The current UK Validator of API feeds checks for compliance of lists of services, organizations etc and then checks 10 (or fewer if there are not 10) random records (e.g. 10 services) for compliance of detailed data.
There are cases where some/most records pass validation but some do not. In such cases the feeds are normally added to the Directory of feeds but may show as failing validation in the Dashboard if the last routine check randomly picked failing records.
I’d appreciate discussion as to how we address this - possibly in future work on the validator performed in the UK or elsewhere.
According to @jeffc who works on the UK validator, a full test of every record might take 40 minutes or more, depending on the size of the feed. Hence we’d be likely to need an asynchronous way of testing and advising a publisher the results rater than them waiting for a response within a web page.
Alternatively we could ask publishers to do quick checks (as now) but an administrator to do a full check before adding a feed to the Directory and/or Dashboard.
A shorter term response might be just to add a note to the Dashboard saying that some feeds occasionally fail because randomly checked records do not fully comply with the standard although most do.
My measurements are based on my development environment which is a Macbook Pro 16 M4 Apple Silicon 64GB Ram. My internet connection is achieving 150mbps download. I understand that these may or not be representative.
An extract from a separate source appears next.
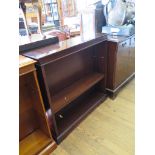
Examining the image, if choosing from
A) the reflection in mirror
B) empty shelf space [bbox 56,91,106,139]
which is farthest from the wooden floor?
the reflection in mirror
Performance could vary depending on the server size and scalability. I think these results should be somewhat indicitive of “out in the wild”. The issue is the same.
If I said 40 minutes, it was a typo. The dataset used for testing returned 1914 services. Including response time and validation time, it took 0.39 seconds per service. If I validated every service result synchronously, that would take 12.34 minutes.
You could take advantage of greater asynchronous processing methods. I do run multiple validation tasks concurrently tasks to increase performance. I found it to have marginal improvement when run on the same feed. You become dependant on the load on the provider server, which I am still convinced, in some cases is a raspberry pi or a commodore 64.
One option I thought of is to test a subset number of services; this could be configurable with an option, as could a percentage of the results that must pass all validation requirements and if within these parameters any minority failures resulted in a warning only. The feed would report as a pass but a notification would be returned including the warnings.
Yes. This pertains to rows 3 (Ref ID 673) and 9 (Ref ID 325) of the spreadsheet Open Referral Tools.
I’m not sure how to update it, but the main point is that a publisher or consumer probably wants to check the validity of every record (hence a full validation) whereas a simple quick validation using a sample of records is probably useful as a first step and for people wanting to see who has an API that is largely compliant.